**Extrait du texte**
▬▬▬▬▬▬▬▬▬▬

Jaunisse de la betterave : trois leviers prometteurs

Selon Christian Huygue, directeur scientifique agriculture à l’INRAE, la mise en œuvre de plantes compagnes, l’application de répulsifs et la suppression des réservoirs viraux liés aux repousses et aux couloirs de déterrage constituent trois leviers de nature à juguler les attaques de jaunisse, en attendant les variétés tolérantes, en tant que levier additionnel.

« On va y arriver » : c’est ce qu’a déclaré, Christian Huygue, directeur scientifique agriculture à l’INRAE, lors d’une table ronde organisée en juillet dernier par l’Office parlementaire d'évaluation des choix scientifiques et technologiques (OPECST). Le chercheur, qui est aussi responsable du Comité de coordination technique du plan de sortie des néonicotinoïdes, faisait allusion à la lutte contre la jaunisse de la betterave, qui a dû faire sans une troisième année dérogatoire à l’emploi de l’imidaclopride et du thiamethoxam en traitement de semence, après une décision de la Cour de justice de l’Union européenne. Mais cette campagne 2023 était aussi la troisième année du Plan national de recherche et innovation (PNRI), qui a pour objet d’identifier des solutions alternatives opérationnelles contre la jaunisse.

Plantes compagnes et kéromones

Christian Huygue a évoqué trois pistes prometteuses, sur la base des remontées des derniers résultats d’essai. Il a d’abord évoqué les plantes compagnes, qui permettent de retarder l’arrivée des pucerons. « On est capable de modéliser leur arrivée au jour près et cette année, on s’est trompé de zéro jour, quel que soit l’endroit », a déclaré le chercheur. Les plantes compagnes permettent de couvrir le risque quand il est très précoce, « même si c’est compliqué à comprendre pour le monde agricole, du fait que les betteraves sont très sensibles à la compétition ».

Un deuxième levier prometteur réside dans l’emploi de répulsifs à base de kéromones. « Les résultats d’essai montrent que l’on arrive à réduire de façon extrêmement forte les populations de pucerons à très grande échelle, tout en maintenant les populations d’auxiliaires au même niveau ».

▬▬▬▬▬▬▬▬▬▬

**Données fournies**
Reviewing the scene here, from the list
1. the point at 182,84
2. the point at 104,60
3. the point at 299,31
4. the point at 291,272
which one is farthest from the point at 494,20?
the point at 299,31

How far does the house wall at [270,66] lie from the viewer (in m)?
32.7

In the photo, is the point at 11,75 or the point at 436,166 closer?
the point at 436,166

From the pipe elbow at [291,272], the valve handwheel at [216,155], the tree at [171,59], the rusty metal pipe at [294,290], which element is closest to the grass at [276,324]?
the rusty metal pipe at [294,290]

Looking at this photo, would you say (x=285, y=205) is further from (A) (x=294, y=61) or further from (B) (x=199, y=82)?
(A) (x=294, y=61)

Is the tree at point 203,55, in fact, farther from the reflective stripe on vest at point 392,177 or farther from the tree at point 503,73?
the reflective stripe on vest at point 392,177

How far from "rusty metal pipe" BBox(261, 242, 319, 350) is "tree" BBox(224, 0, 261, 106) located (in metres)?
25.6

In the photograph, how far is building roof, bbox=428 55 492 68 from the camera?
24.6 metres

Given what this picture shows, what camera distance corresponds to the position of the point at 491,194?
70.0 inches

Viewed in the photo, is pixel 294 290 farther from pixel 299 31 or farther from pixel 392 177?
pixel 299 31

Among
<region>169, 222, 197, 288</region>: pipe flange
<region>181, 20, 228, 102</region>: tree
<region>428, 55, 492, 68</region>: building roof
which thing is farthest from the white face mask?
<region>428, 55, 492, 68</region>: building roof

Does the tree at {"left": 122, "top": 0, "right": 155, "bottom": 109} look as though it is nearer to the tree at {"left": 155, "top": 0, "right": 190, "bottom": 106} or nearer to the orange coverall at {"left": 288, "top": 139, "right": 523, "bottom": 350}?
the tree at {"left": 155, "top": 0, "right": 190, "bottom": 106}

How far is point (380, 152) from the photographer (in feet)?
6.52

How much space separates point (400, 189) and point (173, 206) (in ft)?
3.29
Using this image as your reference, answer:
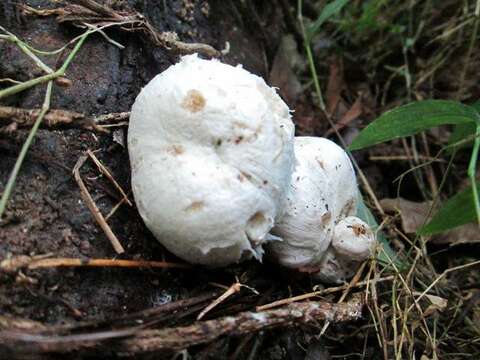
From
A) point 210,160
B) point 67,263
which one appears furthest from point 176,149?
point 67,263

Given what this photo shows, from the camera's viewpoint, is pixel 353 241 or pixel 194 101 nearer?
pixel 194 101

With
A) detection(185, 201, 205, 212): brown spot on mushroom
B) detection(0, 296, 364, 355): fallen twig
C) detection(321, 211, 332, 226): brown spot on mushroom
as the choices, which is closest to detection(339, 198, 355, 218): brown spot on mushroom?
detection(321, 211, 332, 226): brown spot on mushroom

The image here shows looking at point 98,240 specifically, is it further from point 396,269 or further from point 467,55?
point 467,55

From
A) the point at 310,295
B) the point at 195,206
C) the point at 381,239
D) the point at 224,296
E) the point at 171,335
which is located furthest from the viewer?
the point at 381,239

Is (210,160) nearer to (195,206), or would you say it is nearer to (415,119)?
(195,206)

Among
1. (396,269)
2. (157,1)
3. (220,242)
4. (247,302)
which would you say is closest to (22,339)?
(220,242)

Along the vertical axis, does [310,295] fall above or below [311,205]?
below

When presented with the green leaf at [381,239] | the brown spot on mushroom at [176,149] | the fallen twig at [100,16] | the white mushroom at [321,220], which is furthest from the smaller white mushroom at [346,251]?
the fallen twig at [100,16]

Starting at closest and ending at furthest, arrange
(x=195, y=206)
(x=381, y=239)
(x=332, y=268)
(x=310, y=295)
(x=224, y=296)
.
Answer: (x=195, y=206) < (x=224, y=296) < (x=310, y=295) < (x=332, y=268) < (x=381, y=239)
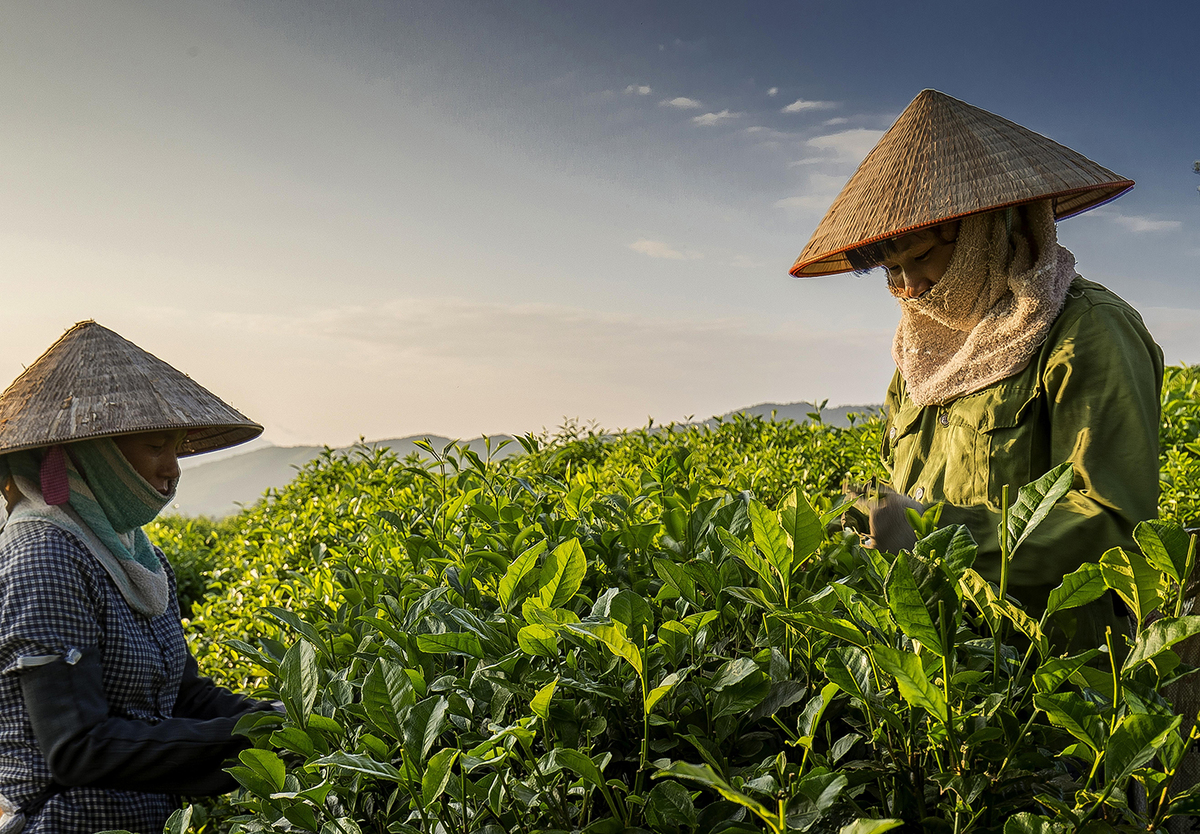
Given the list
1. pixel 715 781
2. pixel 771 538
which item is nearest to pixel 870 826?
pixel 715 781

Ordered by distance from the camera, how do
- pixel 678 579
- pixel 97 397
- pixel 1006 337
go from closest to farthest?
pixel 678 579 → pixel 1006 337 → pixel 97 397

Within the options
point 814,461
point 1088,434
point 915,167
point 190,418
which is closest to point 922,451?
point 1088,434

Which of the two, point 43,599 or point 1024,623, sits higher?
point 1024,623

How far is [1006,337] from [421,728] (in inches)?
67.8

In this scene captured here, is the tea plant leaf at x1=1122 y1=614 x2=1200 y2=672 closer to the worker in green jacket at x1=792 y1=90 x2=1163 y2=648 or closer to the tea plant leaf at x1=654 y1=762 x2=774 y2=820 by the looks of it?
the tea plant leaf at x1=654 y1=762 x2=774 y2=820

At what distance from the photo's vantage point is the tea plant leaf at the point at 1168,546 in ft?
2.55

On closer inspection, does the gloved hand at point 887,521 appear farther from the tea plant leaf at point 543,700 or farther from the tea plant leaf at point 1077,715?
the tea plant leaf at point 543,700

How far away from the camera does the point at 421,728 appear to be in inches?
33.1

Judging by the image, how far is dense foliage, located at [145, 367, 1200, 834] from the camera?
2.46ft

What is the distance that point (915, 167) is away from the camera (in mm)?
2039

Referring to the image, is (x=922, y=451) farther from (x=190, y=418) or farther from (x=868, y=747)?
(x=190, y=418)

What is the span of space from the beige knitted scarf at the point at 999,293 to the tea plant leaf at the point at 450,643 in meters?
1.57

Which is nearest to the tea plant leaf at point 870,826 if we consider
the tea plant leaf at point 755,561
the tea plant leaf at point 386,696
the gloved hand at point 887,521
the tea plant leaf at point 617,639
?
the tea plant leaf at point 617,639

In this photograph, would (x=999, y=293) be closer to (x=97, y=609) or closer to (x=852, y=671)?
(x=852, y=671)
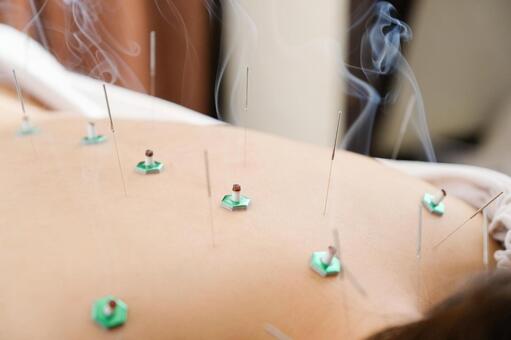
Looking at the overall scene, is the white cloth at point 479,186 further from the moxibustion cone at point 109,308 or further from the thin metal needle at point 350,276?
the moxibustion cone at point 109,308

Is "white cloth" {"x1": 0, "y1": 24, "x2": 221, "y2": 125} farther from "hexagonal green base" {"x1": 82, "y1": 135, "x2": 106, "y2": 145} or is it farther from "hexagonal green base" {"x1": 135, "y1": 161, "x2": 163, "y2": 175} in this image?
"hexagonal green base" {"x1": 135, "y1": 161, "x2": 163, "y2": 175}

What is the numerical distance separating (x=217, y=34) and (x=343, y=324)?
1.51 m

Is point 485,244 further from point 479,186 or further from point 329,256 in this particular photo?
point 329,256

▬▬▬▬▬▬▬▬▬▬

**Consignes des tâches**
1) Indiquez si chacune des affirmations suivantes concorde avec le texte sur la jaunisse de la betterave : (a) la table ronde de l'OPECST s'est tenue en juillet ; (b) les répulsifs à base de kéromones font aussi baisser les populations d'auxiliaires ; (c) la campagne 2023 correspondait à la deuxième année du PNRI. Répondez par oui ou par non et citez les mots du texte qui tranchent.
2) Reprenez le texte sur la jaunisse de la betterave et prolongez-le à partir de sa dernière phrase.

**Réponses par tâche**
1)
(a) Oui : « lors d’une table ronde organisée en juillet dernier par l’Office parlementaire d'évaluation des choix scientifiques et technologiques (OPECST) ».
(b) Non : « tout en maintenant les populations d’auxiliaires au même niveau ».
(c) Non : « cette campagne 2023 était aussi la troisième année du Plan national de recherche et innovation (PNRI) ».

2)
Les trois sources de réservoirs viraux

Christian Huygue a enfin évoqué la piste des réservoirs viraux. « Un puceron nait « propre » et s’il n’a aucun endroit où récupérer le virus, il ne fera rien », a rappelé le scientifique, qui a cité trois sources potentielles de contamination, dont les 800 ha de production de semences betteraves localisées dans le sud du bassin parisien, semées à l’automne est récoltées au printemps suivant. « Tous les virus sont dedans et dans toutes les parcelles ». La deuxième source de contamination réside dans les repousses. « Environ une tonne par hectare de petites betteraves n'est pas récoltée. Il y a 400.000 ha de betteraves dont 50% sont suivies de céréales implantées à 50% en semis direct, ce qui suppose d’employer un anti-dicot pour supprimer les sources de virus ». Le dernier foyer potentiel réside dans les couloirs de déterrage. « Cette année, on a tiré la sonnette d’alarme auprès des professionnels et il y a eu une action extrêmement forte de tous les agriculteurs pour éviter les repousses », s’est satisfait Christian Huygue.

« Pas de solution miracle »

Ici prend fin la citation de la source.